▸ Data extract:
++++++++++++++++++++

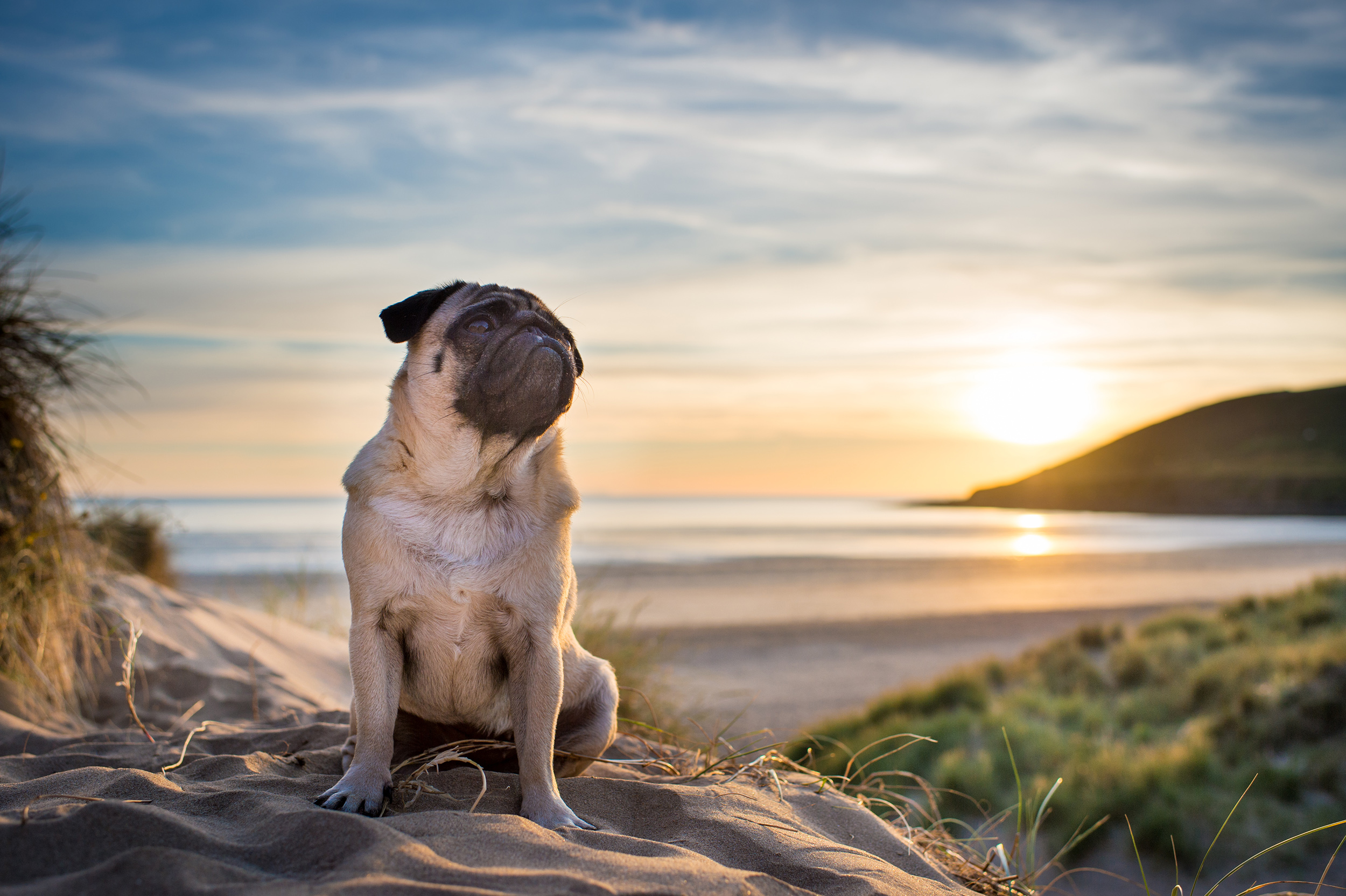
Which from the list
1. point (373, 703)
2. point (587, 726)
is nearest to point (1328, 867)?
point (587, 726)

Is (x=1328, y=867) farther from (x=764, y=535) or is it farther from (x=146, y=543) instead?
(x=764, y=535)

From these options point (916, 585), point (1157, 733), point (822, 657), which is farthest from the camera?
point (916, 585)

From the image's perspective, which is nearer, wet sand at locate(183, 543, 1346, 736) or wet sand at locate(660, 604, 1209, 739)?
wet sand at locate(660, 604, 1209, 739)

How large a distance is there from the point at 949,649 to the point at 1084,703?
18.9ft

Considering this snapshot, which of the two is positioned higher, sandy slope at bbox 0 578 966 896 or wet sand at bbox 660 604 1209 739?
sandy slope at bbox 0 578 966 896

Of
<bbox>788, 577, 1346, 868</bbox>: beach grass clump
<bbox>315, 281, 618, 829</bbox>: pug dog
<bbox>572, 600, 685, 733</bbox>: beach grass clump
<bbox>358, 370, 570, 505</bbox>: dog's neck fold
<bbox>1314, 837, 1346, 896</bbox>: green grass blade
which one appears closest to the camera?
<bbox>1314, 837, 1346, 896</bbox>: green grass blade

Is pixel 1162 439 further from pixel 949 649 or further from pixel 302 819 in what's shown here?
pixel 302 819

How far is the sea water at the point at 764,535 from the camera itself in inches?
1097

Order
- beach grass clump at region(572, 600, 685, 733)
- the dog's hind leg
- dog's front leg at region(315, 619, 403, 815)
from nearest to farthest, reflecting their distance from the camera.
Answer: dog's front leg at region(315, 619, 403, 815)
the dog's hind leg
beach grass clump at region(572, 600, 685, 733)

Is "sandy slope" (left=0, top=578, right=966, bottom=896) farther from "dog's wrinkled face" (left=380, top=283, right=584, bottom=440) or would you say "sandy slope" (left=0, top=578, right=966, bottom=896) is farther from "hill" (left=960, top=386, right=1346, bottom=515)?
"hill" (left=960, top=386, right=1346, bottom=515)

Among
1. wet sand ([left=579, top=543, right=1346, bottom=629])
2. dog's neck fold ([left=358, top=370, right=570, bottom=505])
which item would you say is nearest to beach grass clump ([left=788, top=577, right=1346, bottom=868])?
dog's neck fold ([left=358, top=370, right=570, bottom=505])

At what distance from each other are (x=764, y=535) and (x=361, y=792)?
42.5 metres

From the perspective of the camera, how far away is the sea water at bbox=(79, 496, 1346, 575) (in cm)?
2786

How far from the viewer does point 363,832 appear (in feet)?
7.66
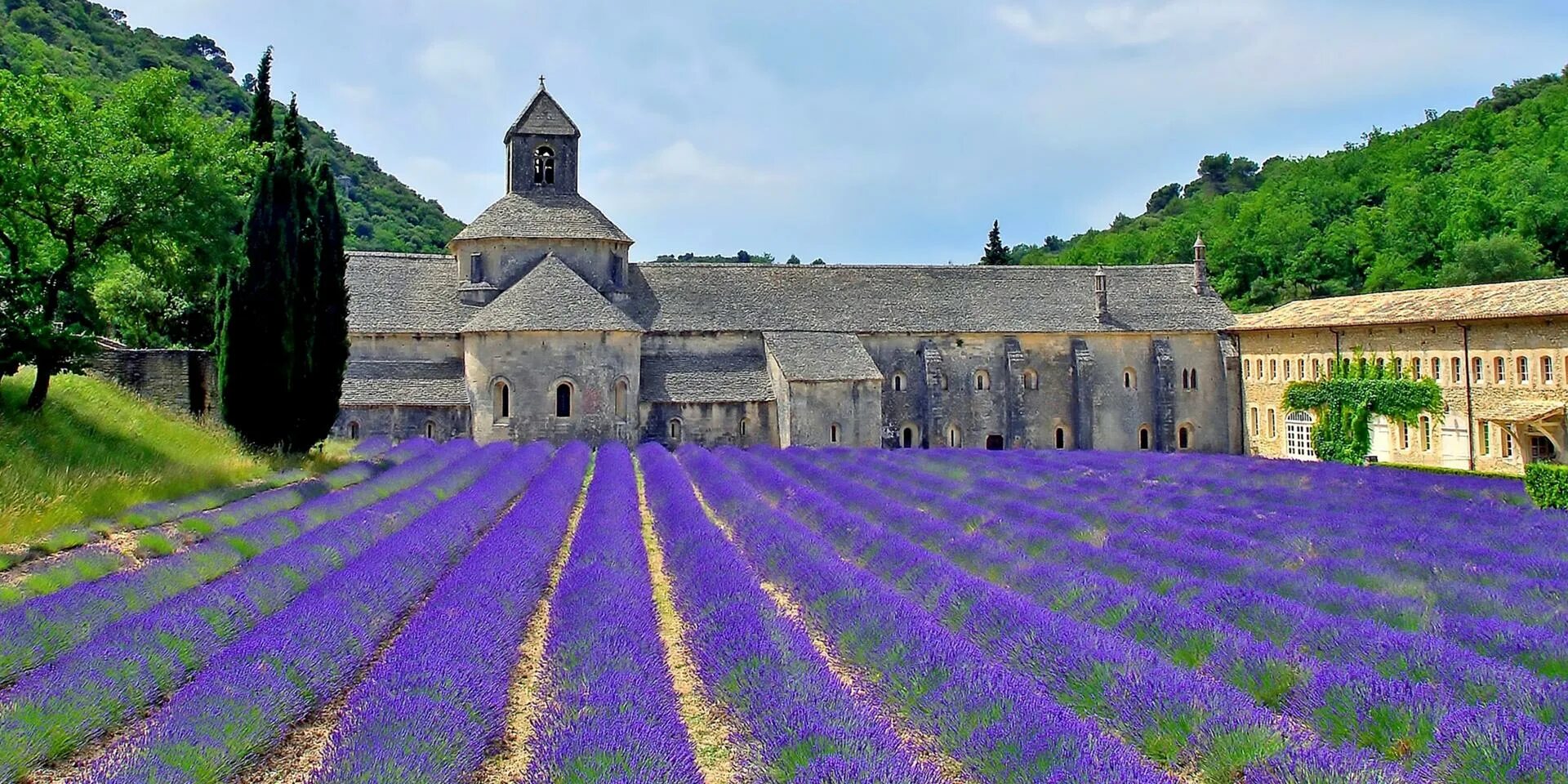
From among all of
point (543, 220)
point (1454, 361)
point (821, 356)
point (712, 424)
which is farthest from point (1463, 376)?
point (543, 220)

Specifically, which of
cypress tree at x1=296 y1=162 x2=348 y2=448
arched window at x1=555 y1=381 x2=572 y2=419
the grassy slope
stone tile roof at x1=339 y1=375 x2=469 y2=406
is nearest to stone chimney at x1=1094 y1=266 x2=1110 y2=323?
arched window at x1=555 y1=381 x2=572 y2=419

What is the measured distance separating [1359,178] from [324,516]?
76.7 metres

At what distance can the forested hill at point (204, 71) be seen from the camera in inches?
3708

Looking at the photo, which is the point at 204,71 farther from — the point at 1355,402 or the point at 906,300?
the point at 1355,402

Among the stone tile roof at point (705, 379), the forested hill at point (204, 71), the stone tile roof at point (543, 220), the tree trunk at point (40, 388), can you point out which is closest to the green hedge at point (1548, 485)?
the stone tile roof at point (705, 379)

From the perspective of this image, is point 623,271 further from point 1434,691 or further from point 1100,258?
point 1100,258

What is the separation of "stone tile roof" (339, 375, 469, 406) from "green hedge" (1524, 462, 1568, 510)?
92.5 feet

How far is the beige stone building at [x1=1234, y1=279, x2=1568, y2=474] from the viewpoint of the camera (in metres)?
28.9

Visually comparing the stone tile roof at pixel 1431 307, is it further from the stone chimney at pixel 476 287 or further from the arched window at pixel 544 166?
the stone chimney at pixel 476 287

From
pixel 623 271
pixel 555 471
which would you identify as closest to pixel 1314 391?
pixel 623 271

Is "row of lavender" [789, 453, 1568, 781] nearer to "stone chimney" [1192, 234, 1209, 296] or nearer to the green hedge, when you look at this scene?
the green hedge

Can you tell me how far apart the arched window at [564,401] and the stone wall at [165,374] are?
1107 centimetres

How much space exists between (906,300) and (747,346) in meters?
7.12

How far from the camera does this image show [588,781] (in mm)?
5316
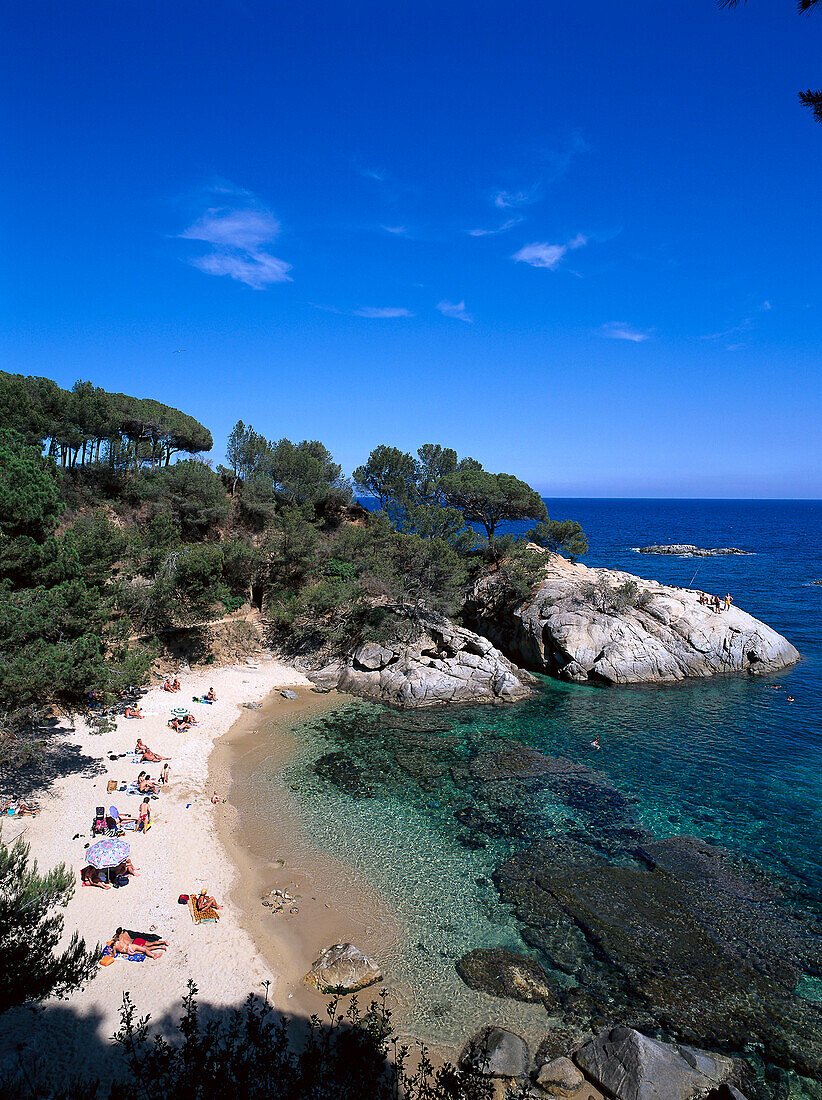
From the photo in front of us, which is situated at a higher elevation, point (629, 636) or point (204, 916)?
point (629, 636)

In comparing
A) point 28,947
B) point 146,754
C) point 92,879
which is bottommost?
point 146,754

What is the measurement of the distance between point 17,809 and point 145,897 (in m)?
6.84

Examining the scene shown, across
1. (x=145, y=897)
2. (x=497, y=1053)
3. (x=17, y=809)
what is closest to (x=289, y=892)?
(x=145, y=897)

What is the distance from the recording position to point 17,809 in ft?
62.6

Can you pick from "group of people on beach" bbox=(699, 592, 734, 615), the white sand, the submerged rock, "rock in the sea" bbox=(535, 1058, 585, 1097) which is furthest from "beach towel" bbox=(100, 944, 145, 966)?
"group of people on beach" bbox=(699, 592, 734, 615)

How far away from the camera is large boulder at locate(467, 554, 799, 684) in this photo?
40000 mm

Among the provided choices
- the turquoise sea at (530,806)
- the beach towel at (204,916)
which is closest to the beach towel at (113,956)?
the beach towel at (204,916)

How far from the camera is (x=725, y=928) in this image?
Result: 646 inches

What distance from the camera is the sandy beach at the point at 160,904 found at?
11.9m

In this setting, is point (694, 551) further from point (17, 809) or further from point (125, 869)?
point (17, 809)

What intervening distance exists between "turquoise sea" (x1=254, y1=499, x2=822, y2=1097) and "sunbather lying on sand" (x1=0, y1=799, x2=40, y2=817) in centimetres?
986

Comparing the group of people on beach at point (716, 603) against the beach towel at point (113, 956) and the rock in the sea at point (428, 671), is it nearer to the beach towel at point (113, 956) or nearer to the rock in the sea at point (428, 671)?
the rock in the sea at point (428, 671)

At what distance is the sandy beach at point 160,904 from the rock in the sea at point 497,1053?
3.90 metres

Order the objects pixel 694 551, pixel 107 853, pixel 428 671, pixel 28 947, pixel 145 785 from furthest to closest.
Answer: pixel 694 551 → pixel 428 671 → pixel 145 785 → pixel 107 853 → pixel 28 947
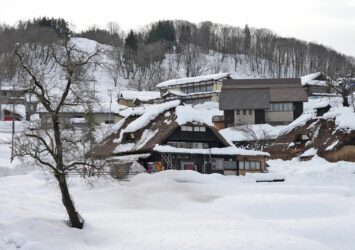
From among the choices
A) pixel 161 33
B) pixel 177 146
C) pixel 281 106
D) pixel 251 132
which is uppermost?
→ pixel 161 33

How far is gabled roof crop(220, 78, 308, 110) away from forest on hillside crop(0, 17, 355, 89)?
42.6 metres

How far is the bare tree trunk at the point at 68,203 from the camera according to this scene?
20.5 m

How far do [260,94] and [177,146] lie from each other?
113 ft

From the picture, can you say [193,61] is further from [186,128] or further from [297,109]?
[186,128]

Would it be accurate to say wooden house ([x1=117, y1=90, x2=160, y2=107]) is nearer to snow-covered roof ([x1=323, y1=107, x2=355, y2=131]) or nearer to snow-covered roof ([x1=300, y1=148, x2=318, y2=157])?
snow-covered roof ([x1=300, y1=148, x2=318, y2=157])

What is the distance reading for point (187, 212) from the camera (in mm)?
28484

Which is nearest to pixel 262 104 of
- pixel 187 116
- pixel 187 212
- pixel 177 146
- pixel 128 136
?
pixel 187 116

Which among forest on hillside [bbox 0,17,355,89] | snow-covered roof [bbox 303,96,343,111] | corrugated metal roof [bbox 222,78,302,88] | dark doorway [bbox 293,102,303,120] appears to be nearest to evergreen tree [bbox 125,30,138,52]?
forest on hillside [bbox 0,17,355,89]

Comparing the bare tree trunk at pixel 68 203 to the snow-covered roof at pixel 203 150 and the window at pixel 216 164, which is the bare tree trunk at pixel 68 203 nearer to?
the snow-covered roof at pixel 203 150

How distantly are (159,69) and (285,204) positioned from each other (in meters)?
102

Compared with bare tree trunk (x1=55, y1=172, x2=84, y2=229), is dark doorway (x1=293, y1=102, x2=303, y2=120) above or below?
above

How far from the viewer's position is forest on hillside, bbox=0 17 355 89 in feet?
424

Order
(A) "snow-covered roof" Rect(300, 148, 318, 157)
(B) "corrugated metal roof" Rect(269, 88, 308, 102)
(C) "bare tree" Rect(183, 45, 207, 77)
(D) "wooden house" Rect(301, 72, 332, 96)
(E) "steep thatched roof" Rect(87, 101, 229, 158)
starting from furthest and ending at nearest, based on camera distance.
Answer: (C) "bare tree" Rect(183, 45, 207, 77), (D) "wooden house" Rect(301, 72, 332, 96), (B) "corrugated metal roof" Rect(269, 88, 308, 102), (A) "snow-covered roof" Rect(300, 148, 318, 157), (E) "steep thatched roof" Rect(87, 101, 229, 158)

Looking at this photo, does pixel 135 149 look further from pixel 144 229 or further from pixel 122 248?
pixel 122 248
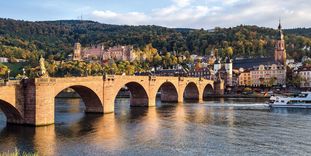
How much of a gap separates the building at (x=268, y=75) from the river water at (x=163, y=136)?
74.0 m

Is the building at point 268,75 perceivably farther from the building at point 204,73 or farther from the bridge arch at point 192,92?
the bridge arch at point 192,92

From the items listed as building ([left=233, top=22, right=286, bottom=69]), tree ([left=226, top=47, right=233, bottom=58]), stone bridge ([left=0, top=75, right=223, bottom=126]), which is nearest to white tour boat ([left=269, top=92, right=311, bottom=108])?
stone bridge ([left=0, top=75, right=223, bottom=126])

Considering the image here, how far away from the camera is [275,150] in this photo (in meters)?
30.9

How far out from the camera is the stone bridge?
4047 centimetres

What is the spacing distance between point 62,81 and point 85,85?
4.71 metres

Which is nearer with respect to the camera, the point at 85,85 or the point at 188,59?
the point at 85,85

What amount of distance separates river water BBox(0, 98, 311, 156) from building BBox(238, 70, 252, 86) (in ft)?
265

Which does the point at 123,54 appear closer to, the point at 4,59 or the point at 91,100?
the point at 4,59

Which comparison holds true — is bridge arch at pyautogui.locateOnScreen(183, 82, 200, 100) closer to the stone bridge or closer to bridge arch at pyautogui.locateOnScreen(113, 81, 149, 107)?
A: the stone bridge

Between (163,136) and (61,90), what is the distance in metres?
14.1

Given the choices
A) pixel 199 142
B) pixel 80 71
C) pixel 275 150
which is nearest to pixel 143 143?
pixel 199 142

++++++++++++++++++++

▸ What needs to be done:
Reproduce precisely the span of lines that begins at the line containing "Considering the image" and ends with the last line of the listing.

▸ Output:
Considering the image here, how far away from the camera is [275,150] in this photo (in meters)?
30.9

How far out from the camera is the stone bridge?
4047 centimetres

What is the spacing distance between point 62,81 and point 85,85?
4.71 metres

Which is nearer with respect to the camera, the point at 85,85 or the point at 188,59?
the point at 85,85

What amount of distance separates river water BBox(0, 98, 311, 156) from building BBox(238, 70, 252, 86) (in ft)?
265

Which does the point at 123,54 appear closer to, the point at 4,59 or the point at 91,100?
the point at 4,59

Which comparison holds true — is bridge arch at pyautogui.locateOnScreen(183, 82, 200, 100) closer to the stone bridge or closer to bridge arch at pyautogui.locateOnScreen(113, 81, 149, 107)?
A: the stone bridge

Between (163,136) and (61,90), what is the distance in metres?
14.1

Given the choices
A) pixel 199 142
B) pixel 80 71
C) pixel 275 150
which is nearest to pixel 143 143?
pixel 199 142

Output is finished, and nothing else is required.